Fragmento proporcionado:
——————

Este hecho, el alto nivel de inexistencia del modelo identitario nacionalista, diferencia radicalmente nuestro caso del de otros nacionalismos, por ejemplo el quebequés y también, dentro de España, el catalán. Los quebequeses, por mencionar un santo de la devoción del PNV y sus satélites, son, y nunca han dejado de ser, una población de identidad real básicamente francesa: una holgada mayoría de ellos tiene, y tenía también antes de los esfuerzos de normalización, el francés por lengua materna y propia. El nacionalismo quebequois defiende lo que en este mismo momento, y de una forma real y efectiva, los quebequeses son.

Si a esto se le ha de buscar algún paralelismo en España, este no se encuentra entre nosotros, sino en Cataluña, donde los nacionalistas defienden igualmente no lo que querrían ser o creen que deberían ser, sino lo que mayoritariamente y realmente son. Y si a lo nuestro hay que encontrarle analogías, lo más parecido que se ofrece es el caso de Israel, sociedad construida ex novo sobre nada o casi nada (unos molestos árabes), por mandato divino. Su catecismo es su identidad. Como Akí.

Nótese, a este respecto, que no creo que en ninguna parte del planeta se use con tanta frecuencia como entre nosotros la expresión de "construcción nacional". Y es que efectivamente, de construir se trata, para lo cual, según se sabe, lo que más conviene como punto de partida es un descampado. Los elementos tradicionales preexistentes -muros agrietados, precarias vigas, tejados ruinosos- pueden servir como elemento de inspiración pero para la construcción, en realidad, más que otra cosa molestan.

——————

Los datos:
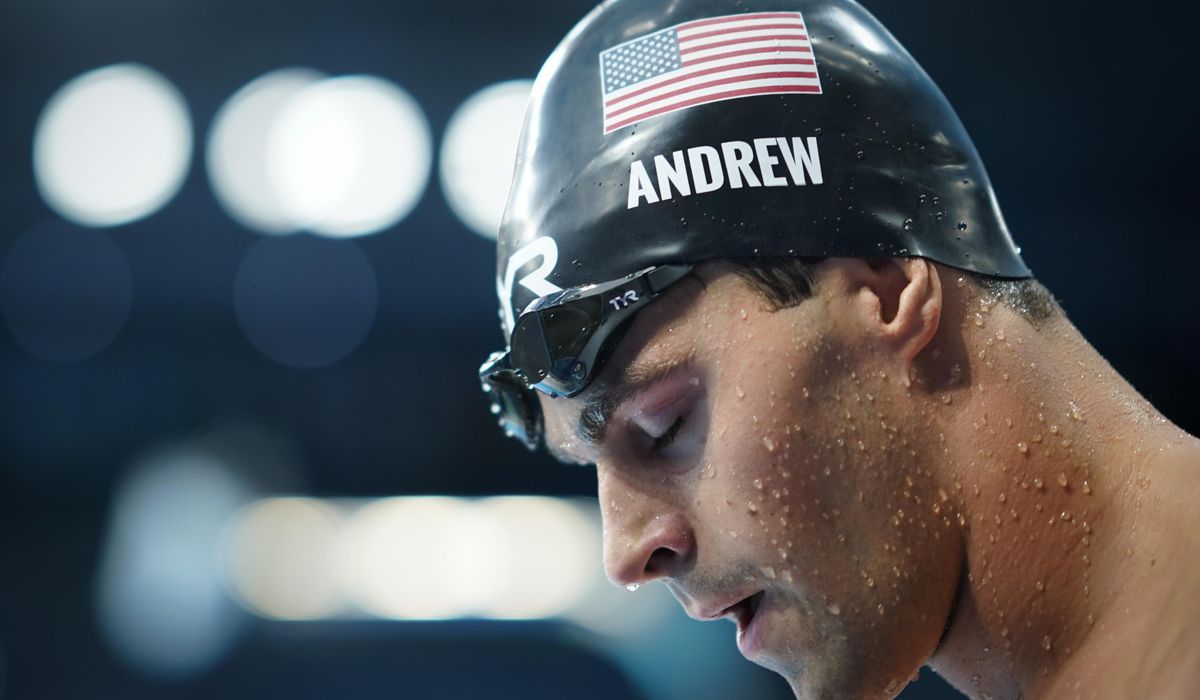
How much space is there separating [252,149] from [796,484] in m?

——————

Comprueba tu comprensión:
1. Responde brevemente a estas preguntas sobre el fragmento acerca de los nacionalismos.
(a) ¿Qué lengua tiene por lengua materna y propia una holgada mayoría de los quebequeses?
(b) ¿Qué caso se presenta como lo más parecido a "lo nuestro"?
(c) Según el fragmento, ¿qué es lo que más conviene como punto de partida para construir?
2. Reanuda el fragmento sobre los nacionalismos a partir de su última oración.
No hace falta consultar el material.

Respuestas del ejercicio:
1.
(a) El francés.
(b) El caso de Israel.
(c) Un descampado.

2.
Esta diferencia descomunal, estratosférica y morrocotuda explica muchas cosas; entre otras, por qué en otras partes se toman las cosas con mucha más tranquilidad que nosotros: y es que cuando uno defiende la realidad, es decir, cuando tiene los hechos a su favor, se siente mucho más seguro en lo suyo y no le hace falta hacer el energúmeno. Si, por el contrario, los hechos fallan estrepitosamente, como es el caso entre nosotros, hay que hablar mucho más alto para disimular la falta de realidad detrás del decorado. Como decía Séneca, "Omnis ex infirmitate feritas est", que traducido a lo suelto viene a decir que toda intemperancia procede en el fondo de inseguridad en uno mismo.

Puede uno preguntarse si en realidad todo esto supone alguna diferencia para el tratamiento práctico del problema. Creo que sí, al menos por lo que hace a las previsiones de evolución a la larga. Y es que a la larga, me temo, la inmensa contradicción con los hechos que entraña constantemente el proyecto identitario del PNV va a ser, en mi opinión, muy difícil de mantener y cualquier cosa (por ejemplo, se me ocurre, una brusca disminución, siempre posible, de los recursos económicos disponibles para mantener la burbuja) podría bastar para desvanecerlo.

A poco que uno se descuide, la realidad real tiende a prevalecer, que es en mi opinión lo que probablemente acabará por suceder en el País Vasco, con independencia o sin ella, aunque la cosa, qué duda cabe, puede durar muchos años; no en balde nuestra larga tradición de integrismo nos tiene bien acostumbrados a no relajarnos jamás y a contradecir constantemente nuestros impulsos biológicos.

Porque, al cabo, también de algo parecido a la biología se trata en esta cuestión de nuestra relación con España, y tampoco en este plano nos parecemos demasiado, creo, a los quebequeses. Dudo, en efecto, aunque no conozco demasiado el caso, de que la compactación biológica, humana, vital, diaria, producida en un Estado reciente y surgido de colonización, como es Canadá, sea en nada comparable a la que se ha dado en una nación como España, fruto no solo de instituciones y lazos políticos, sino sobre todo de muchos siglos de convivencia intensa, constante flujo de gentes, roce de idiomas, difusión de costumbres, de alimentos, de aficiones, etc.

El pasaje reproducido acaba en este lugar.